8- A mãe da recorrente permaneceu em Macau.
9- Os prémios foram entregues no dia 11 de Novembro de 2009 (doc. fls. 144 v. e 145) e à respectiva cerimónia esteve presente a mãe da recorrente (prova testemunhal e doc. fls. 139 e sgs dos autos ).
10- Em 11/12/2009 a recorrente apresentou recurso hierárquico do despacho de 7/09/2009 do Director de Serviços de Educação e Juventude referido em 4 supra (fls. 20 dos autos).
11- Em 28/01/2010 o Ex.mo Secretário para os Assuntos Sociais e Cultura, sobre a Informação n.º XXX/GSD-SH/XXXX, exarou despacho de rejeição liminar do recurso hierárquico ao abrigo do disposto na alínea d) do artigo 160º do CPA (doc. fls. 28 dos autos e 46 do p.a.).
É este o acto recorrido.
III – O Direito
1. A questão a apreciar
Trata-se apenas de saber o recurso hierárquico, que a recorrente interpôs do acto do Director dos Serviços de Educação e Juventude, de 7 de Setembro de 2009, que atribuiu o Prémio Dr. Nascimento Leitão (a um outro aluno da Escola Portuguesa), para o Secretário para os Assuntos Sociais e Cultura, foi tempestivo, visto que o prazo para este recurso é de 30 dias (artigo 155.º, n.º 1, do Código do Procedimento Administrativo) e a recorrente apresentou o recurso em 11 de Dezembro de 2009.
2. As sub-questões a resolver
Para decidir a questão posta no presente recurso jurisdicional, importa resolver outras sub-questões.
i) A primeira sub-questão é a de saber se estamos perante um acto administrativo.
ii) A segunda, suposta a resposta afirmativa à anterior, é a de apurar se tal acto tem de ser notificado aos interessados, em especial, se tem de ser notificado a um aluno que, dentro do universo dos possíveis contemplados com o prémio, acabou por não ser o escolhido.
iii) A terceira sub-questão reside em decidir quando começa a correr o prazo para o recurso hierárquico de um acto administrativo, quando o recorrente não foi notificado do acto recorrido.
3. Acto administrativo
Não suscitou quaisquer dúvidas no processo que a decisão do Director dos Serviços de Educação e Juventude, de 7 de Setembro de 2009, que atribuiu o Prémio Dr. Nascimento Leitão a um aluno, é um acto administrativo.
E assim é, visto estarmos perante uma decisão de um órgão da Administração que, ao abrigo de normas de direito público, visou produzir efeitos jurídicos numa situação individual e concreta (artigo 110.º do Código do Procedimento Administrativo).
4. Dever de notificação dos actos administrativos
Vejamos, agora, se tal acto tem de ser notificado aos interessados, em especial, se tem de ser notificado a um aluno que, dentro do universo dos possíveis contemplados com o prémio, acabou por não ser o escolhido.
Para tal temos de conhecer as normas que regem a atribuição do prémio.

§ Linhas de dados:
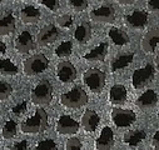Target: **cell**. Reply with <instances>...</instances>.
<instances>
[{"label": "cell", "instance_id": "1", "mask_svg": "<svg viewBox=\"0 0 159 150\" xmlns=\"http://www.w3.org/2000/svg\"><path fill=\"white\" fill-rule=\"evenodd\" d=\"M48 128V114L44 109H38L35 114L21 124V131L25 134L43 133Z\"/></svg>", "mask_w": 159, "mask_h": 150}, {"label": "cell", "instance_id": "2", "mask_svg": "<svg viewBox=\"0 0 159 150\" xmlns=\"http://www.w3.org/2000/svg\"><path fill=\"white\" fill-rule=\"evenodd\" d=\"M60 103L71 109H78L88 103V94L80 86H74L69 91L60 95Z\"/></svg>", "mask_w": 159, "mask_h": 150}, {"label": "cell", "instance_id": "3", "mask_svg": "<svg viewBox=\"0 0 159 150\" xmlns=\"http://www.w3.org/2000/svg\"><path fill=\"white\" fill-rule=\"evenodd\" d=\"M84 83L93 93H100L105 86V73L100 69L92 68L84 73Z\"/></svg>", "mask_w": 159, "mask_h": 150}, {"label": "cell", "instance_id": "4", "mask_svg": "<svg viewBox=\"0 0 159 150\" xmlns=\"http://www.w3.org/2000/svg\"><path fill=\"white\" fill-rule=\"evenodd\" d=\"M52 99H53V85L50 82L42 80L34 86L31 91V100L35 104L45 105V104H49Z\"/></svg>", "mask_w": 159, "mask_h": 150}, {"label": "cell", "instance_id": "5", "mask_svg": "<svg viewBox=\"0 0 159 150\" xmlns=\"http://www.w3.org/2000/svg\"><path fill=\"white\" fill-rule=\"evenodd\" d=\"M49 66V60L43 54H36L28 58L24 61V71L26 75H36L47 70Z\"/></svg>", "mask_w": 159, "mask_h": 150}, {"label": "cell", "instance_id": "6", "mask_svg": "<svg viewBox=\"0 0 159 150\" xmlns=\"http://www.w3.org/2000/svg\"><path fill=\"white\" fill-rule=\"evenodd\" d=\"M155 74V68L152 64H147L143 68H139L133 71L132 75V84L135 89H140L144 85H147L153 78Z\"/></svg>", "mask_w": 159, "mask_h": 150}, {"label": "cell", "instance_id": "7", "mask_svg": "<svg viewBox=\"0 0 159 150\" xmlns=\"http://www.w3.org/2000/svg\"><path fill=\"white\" fill-rule=\"evenodd\" d=\"M137 119L135 113L128 109H114L111 111V120L119 128H127Z\"/></svg>", "mask_w": 159, "mask_h": 150}, {"label": "cell", "instance_id": "8", "mask_svg": "<svg viewBox=\"0 0 159 150\" xmlns=\"http://www.w3.org/2000/svg\"><path fill=\"white\" fill-rule=\"evenodd\" d=\"M57 131L59 134H63V135H69V134H75L78 133L79 125L78 121H75V119H73L69 115H61L58 121H57Z\"/></svg>", "mask_w": 159, "mask_h": 150}, {"label": "cell", "instance_id": "9", "mask_svg": "<svg viewBox=\"0 0 159 150\" xmlns=\"http://www.w3.org/2000/svg\"><path fill=\"white\" fill-rule=\"evenodd\" d=\"M90 18L98 23H111L115 19V10L111 5H102L90 11Z\"/></svg>", "mask_w": 159, "mask_h": 150}, {"label": "cell", "instance_id": "10", "mask_svg": "<svg viewBox=\"0 0 159 150\" xmlns=\"http://www.w3.org/2000/svg\"><path fill=\"white\" fill-rule=\"evenodd\" d=\"M57 75L58 79L63 83H70L76 78V69L69 61H61L57 66Z\"/></svg>", "mask_w": 159, "mask_h": 150}, {"label": "cell", "instance_id": "11", "mask_svg": "<svg viewBox=\"0 0 159 150\" xmlns=\"http://www.w3.org/2000/svg\"><path fill=\"white\" fill-rule=\"evenodd\" d=\"M148 19H149V14L145 10H140V9H137L125 16L127 24L134 29H143L148 24Z\"/></svg>", "mask_w": 159, "mask_h": 150}, {"label": "cell", "instance_id": "12", "mask_svg": "<svg viewBox=\"0 0 159 150\" xmlns=\"http://www.w3.org/2000/svg\"><path fill=\"white\" fill-rule=\"evenodd\" d=\"M14 46H15V49H16L19 53H23V54L31 51V50L35 48V44H34V40H33L31 34H30L28 30L23 31V33L16 38V39H15Z\"/></svg>", "mask_w": 159, "mask_h": 150}, {"label": "cell", "instance_id": "13", "mask_svg": "<svg viewBox=\"0 0 159 150\" xmlns=\"http://www.w3.org/2000/svg\"><path fill=\"white\" fill-rule=\"evenodd\" d=\"M59 36V31L54 25L44 26L38 34V43L40 45H49L54 43Z\"/></svg>", "mask_w": 159, "mask_h": 150}, {"label": "cell", "instance_id": "14", "mask_svg": "<svg viewBox=\"0 0 159 150\" xmlns=\"http://www.w3.org/2000/svg\"><path fill=\"white\" fill-rule=\"evenodd\" d=\"M113 145H114L113 130L109 126H105L95 141V148L97 150H111Z\"/></svg>", "mask_w": 159, "mask_h": 150}, {"label": "cell", "instance_id": "15", "mask_svg": "<svg viewBox=\"0 0 159 150\" xmlns=\"http://www.w3.org/2000/svg\"><path fill=\"white\" fill-rule=\"evenodd\" d=\"M100 121V117L95 110L88 109L82 117V125L87 131H95Z\"/></svg>", "mask_w": 159, "mask_h": 150}, {"label": "cell", "instance_id": "16", "mask_svg": "<svg viewBox=\"0 0 159 150\" xmlns=\"http://www.w3.org/2000/svg\"><path fill=\"white\" fill-rule=\"evenodd\" d=\"M127 89L124 85H120V84H116V85H113L110 91H109V100L111 104H115V105H122L127 101Z\"/></svg>", "mask_w": 159, "mask_h": 150}, {"label": "cell", "instance_id": "17", "mask_svg": "<svg viewBox=\"0 0 159 150\" xmlns=\"http://www.w3.org/2000/svg\"><path fill=\"white\" fill-rule=\"evenodd\" d=\"M92 36V25L88 21H82L74 31V38L79 44H85Z\"/></svg>", "mask_w": 159, "mask_h": 150}, {"label": "cell", "instance_id": "18", "mask_svg": "<svg viewBox=\"0 0 159 150\" xmlns=\"http://www.w3.org/2000/svg\"><path fill=\"white\" fill-rule=\"evenodd\" d=\"M107 53H108V44L107 43H102L98 46H95L94 49H92L88 53H85L83 55V58L85 60H89V61H95V60L97 61H102L107 56Z\"/></svg>", "mask_w": 159, "mask_h": 150}, {"label": "cell", "instance_id": "19", "mask_svg": "<svg viewBox=\"0 0 159 150\" xmlns=\"http://www.w3.org/2000/svg\"><path fill=\"white\" fill-rule=\"evenodd\" d=\"M15 30V16L11 11H8L0 18V35H9Z\"/></svg>", "mask_w": 159, "mask_h": 150}, {"label": "cell", "instance_id": "20", "mask_svg": "<svg viewBox=\"0 0 159 150\" xmlns=\"http://www.w3.org/2000/svg\"><path fill=\"white\" fill-rule=\"evenodd\" d=\"M40 16H42L40 10L35 7H31V5L23 8L20 11V18L25 24H34L40 19Z\"/></svg>", "mask_w": 159, "mask_h": 150}, {"label": "cell", "instance_id": "21", "mask_svg": "<svg viewBox=\"0 0 159 150\" xmlns=\"http://www.w3.org/2000/svg\"><path fill=\"white\" fill-rule=\"evenodd\" d=\"M108 35H109V38L111 39V42H113L115 45H118V46L127 45V44L129 43V40H130V39H129V35H128L125 31L120 30L119 28H115V26H113V28L109 29Z\"/></svg>", "mask_w": 159, "mask_h": 150}, {"label": "cell", "instance_id": "22", "mask_svg": "<svg viewBox=\"0 0 159 150\" xmlns=\"http://www.w3.org/2000/svg\"><path fill=\"white\" fill-rule=\"evenodd\" d=\"M158 39H159V33L158 30H152L148 31L144 38H143V42H142V48L145 53H153L157 48L158 44Z\"/></svg>", "mask_w": 159, "mask_h": 150}, {"label": "cell", "instance_id": "23", "mask_svg": "<svg viewBox=\"0 0 159 150\" xmlns=\"http://www.w3.org/2000/svg\"><path fill=\"white\" fill-rule=\"evenodd\" d=\"M157 93L152 89L144 91L138 99H137V105L142 109H148V108H152L157 104Z\"/></svg>", "mask_w": 159, "mask_h": 150}, {"label": "cell", "instance_id": "24", "mask_svg": "<svg viewBox=\"0 0 159 150\" xmlns=\"http://www.w3.org/2000/svg\"><path fill=\"white\" fill-rule=\"evenodd\" d=\"M133 59H134L133 53H127V54H122V55L116 56L111 61V71H118V70H122V69L129 66L132 64Z\"/></svg>", "mask_w": 159, "mask_h": 150}, {"label": "cell", "instance_id": "25", "mask_svg": "<svg viewBox=\"0 0 159 150\" xmlns=\"http://www.w3.org/2000/svg\"><path fill=\"white\" fill-rule=\"evenodd\" d=\"M147 134L144 130H132V131H128L125 133L124 138H123V141L130 146H135L138 144H140L144 139H145Z\"/></svg>", "mask_w": 159, "mask_h": 150}, {"label": "cell", "instance_id": "26", "mask_svg": "<svg viewBox=\"0 0 159 150\" xmlns=\"http://www.w3.org/2000/svg\"><path fill=\"white\" fill-rule=\"evenodd\" d=\"M19 69L11 59H0V74L2 75L11 77V75H16Z\"/></svg>", "mask_w": 159, "mask_h": 150}, {"label": "cell", "instance_id": "27", "mask_svg": "<svg viewBox=\"0 0 159 150\" xmlns=\"http://www.w3.org/2000/svg\"><path fill=\"white\" fill-rule=\"evenodd\" d=\"M71 50H73V44H71V42L66 40V42H63L55 49V54L59 58H65V56H69L71 54Z\"/></svg>", "mask_w": 159, "mask_h": 150}, {"label": "cell", "instance_id": "28", "mask_svg": "<svg viewBox=\"0 0 159 150\" xmlns=\"http://www.w3.org/2000/svg\"><path fill=\"white\" fill-rule=\"evenodd\" d=\"M3 136L5 139H11L15 136L16 134V123L14 120H8L5 124H4V128H3V131H2Z\"/></svg>", "mask_w": 159, "mask_h": 150}, {"label": "cell", "instance_id": "29", "mask_svg": "<svg viewBox=\"0 0 159 150\" xmlns=\"http://www.w3.org/2000/svg\"><path fill=\"white\" fill-rule=\"evenodd\" d=\"M34 150H57V144L53 139H45L39 141L35 145Z\"/></svg>", "mask_w": 159, "mask_h": 150}, {"label": "cell", "instance_id": "30", "mask_svg": "<svg viewBox=\"0 0 159 150\" xmlns=\"http://www.w3.org/2000/svg\"><path fill=\"white\" fill-rule=\"evenodd\" d=\"M13 93V86L7 83V82H2L0 80V100L8 99Z\"/></svg>", "mask_w": 159, "mask_h": 150}, {"label": "cell", "instance_id": "31", "mask_svg": "<svg viewBox=\"0 0 159 150\" xmlns=\"http://www.w3.org/2000/svg\"><path fill=\"white\" fill-rule=\"evenodd\" d=\"M69 7L75 11H82L88 8V0H69Z\"/></svg>", "mask_w": 159, "mask_h": 150}, {"label": "cell", "instance_id": "32", "mask_svg": "<svg viewBox=\"0 0 159 150\" xmlns=\"http://www.w3.org/2000/svg\"><path fill=\"white\" fill-rule=\"evenodd\" d=\"M57 23H58V25H59L60 28L68 29V28H70L71 24H73V16H71L70 14H64V15H61V16H59V18L57 19Z\"/></svg>", "mask_w": 159, "mask_h": 150}, {"label": "cell", "instance_id": "33", "mask_svg": "<svg viewBox=\"0 0 159 150\" xmlns=\"http://www.w3.org/2000/svg\"><path fill=\"white\" fill-rule=\"evenodd\" d=\"M65 150H82V141L78 138H70L65 143Z\"/></svg>", "mask_w": 159, "mask_h": 150}, {"label": "cell", "instance_id": "34", "mask_svg": "<svg viewBox=\"0 0 159 150\" xmlns=\"http://www.w3.org/2000/svg\"><path fill=\"white\" fill-rule=\"evenodd\" d=\"M40 4H43L45 8H48L52 11H55L60 7V0H39Z\"/></svg>", "mask_w": 159, "mask_h": 150}, {"label": "cell", "instance_id": "35", "mask_svg": "<svg viewBox=\"0 0 159 150\" xmlns=\"http://www.w3.org/2000/svg\"><path fill=\"white\" fill-rule=\"evenodd\" d=\"M11 111L14 113V114H16V115L25 113L26 111V101H21L19 104H16L14 108H11Z\"/></svg>", "mask_w": 159, "mask_h": 150}, {"label": "cell", "instance_id": "36", "mask_svg": "<svg viewBox=\"0 0 159 150\" xmlns=\"http://www.w3.org/2000/svg\"><path fill=\"white\" fill-rule=\"evenodd\" d=\"M10 149H11V150H28V141H26V140L18 141V143H15Z\"/></svg>", "mask_w": 159, "mask_h": 150}, {"label": "cell", "instance_id": "37", "mask_svg": "<svg viewBox=\"0 0 159 150\" xmlns=\"http://www.w3.org/2000/svg\"><path fill=\"white\" fill-rule=\"evenodd\" d=\"M148 7L152 9V10H158L159 9V0H149L148 2Z\"/></svg>", "mask_w": 159, "mask_h": 150}, {"label": "cell", "instance_id": "38", "mask_svg": "<svg viewBox=\"0 0 159 150\" xmlns=\"http://www.w3.org/2000/svg\"><path fill=\"white\" fill-rule=\"evenodd\" d=\"M152 141H153V145H154L155 150H158V149H159V133H158V131H155V133H154Z\"/></svg>", "mask_w": 159, "mask_h": 150}, {"label": "cell", "instance_id": "39", "mask_svg": "<svg viewBox=\"0 0 159 150\" xmlns=\"http://www.w3.org/2000/svg\"><path fill=\"white\" fill-rule=\"evenodd\" d=\"M116 2L120 4H124V5H129V4H133L135 0H116Z\"/></svg>", "mask_w": 159, "mask_h": 150}, {"label": "cell", "instance_id": "40", "mask_svg": "<svg viewBox=\"0 0 159 150\" xmlns=\"http://www.w3.org/2000/svg\"><path fill=\"white\" fill-rule=\"evenodd\" d=\"M5 51H7V45L3 42H0V53H5Z\"/></svg>", "mask_w": 159, "mask_h": 150}, {"label": "cell", "instance_id": "41", "mask_svg": "<svg viewBox=\"0 0 159 150\" xmlns=\"http://www.w3.org/2000/svg\"><path fill=\"white\" fill-rule=\"evenodd\" d=\"M0 117H2V110H0Z\"/></svg>", "mask_w": 159, "mask_h": 150}, {"label": "cell", "instance_id": "42", "mask_svg": "<svg viewBox=\"0 0 159 150\" xmlns=\"http://www.w3.org/2000/svg\"><path fill=\"white\" fill-rule=\"evenodd\" d=\"M0 3H2V0H0Z\"/></svg>", "mask_w": 159, "mask_h": 150}]
</instances>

§ Exercícios:
(1) Transcreva, do texto, o trecho que se inicia nas palavras que contêm "9- Os prémios" e termina em "dos autos ).".
(2) Com base no texto, responda:
(a) Em que data foram entregues os prémios?
(b) Qual é o prazo para o recurso hierárquico, segundo o artigo 155.º, n.º 1, do Código do Procedimento Administrativo?
(c) Em que data foi exarado o despacho de rejeição liminar do recurso hierárquico?
Responda exclusivamente com base no texto, sem recorrer à listagem.

§ Respostas por tarefa:
(1)
9- Os prémios foram entregues no dia 11 de Novembro de 2009 (doc. fls. 144 v. e 145) e à respectiva cerimónia esteve presente a mãe da recorrente (prova testemunhal e doc. fls. 139 e sgs dos autos ).

(2)
(a) 11 de Novembro de 2009.
(b) 30 dias.
(c) 28/01/2010.